→ Work request A
Translate this sentence from the article on Copernicus and disaster management into French: "The service is free of charge and available for emergency actors anywhere in the world."
→ Work request B
In the article on Copernicus and disaster management, reproduce without changes the passage that begins with the words containing "The Copernicus Emergency Management Service is" and ends with "and recovery activities.".

→ Document text
=== Begin Enclosure ===
How Copernicus can support disaster management across the globe

Disaster management is an area where the use of satellite data can literally make a difference and even save lives. Copernicus, the European Union’s Earth Observation Programme, has a dedicated service for this purpose – the Copernicus Emergency Management Service (EMS). The service is free of charge and available for emergency actors anywhere in the world.

Copernicus Emergency Management Service

The Copernicus Emergency Management Service is one of the six main services that the Copernicus Programme, the European Union’s Earth Observation programme, provides on a global scale. The service supports crisis managers, Civil Protection authorities and humanitarian aid actors dealing with natural disasters, man-made emergency situations, and humanitarian crises, as well as those involved in disaster risk reduction and recovery activities.
=== End Enclosure ===
→ Supplied material
=== Begin Enclosure ===
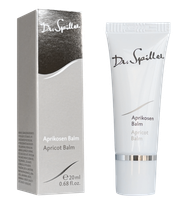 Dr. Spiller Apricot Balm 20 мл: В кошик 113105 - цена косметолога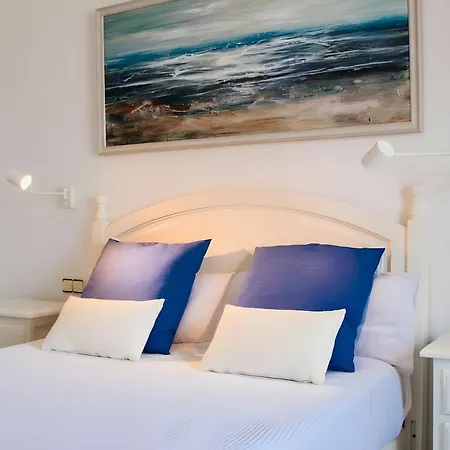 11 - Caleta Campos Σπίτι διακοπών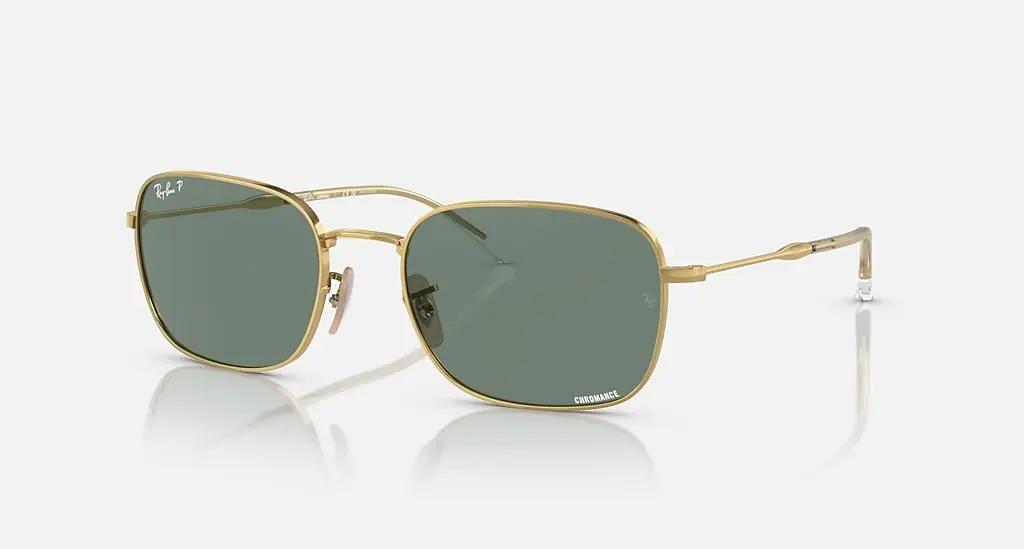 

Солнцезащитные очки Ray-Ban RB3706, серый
=== End Enclosure ===
→ Answer A
Le service est gratuit et accessible aux acteurs de l'urgence partout dans le monde.

→ Answer B
The Copernicus Emergency Management Service is one of the six main services that the Copernicus Programme, the European Union’s Earth Observation programme, provides on a global scale. The service supports crisis managers, Civil Protection authorities and humanitarian aid actors dealing with natural disasters, man-made emergency situations, and humanitarian crises, as well as those involved in disaster risk reduction and recovery activities.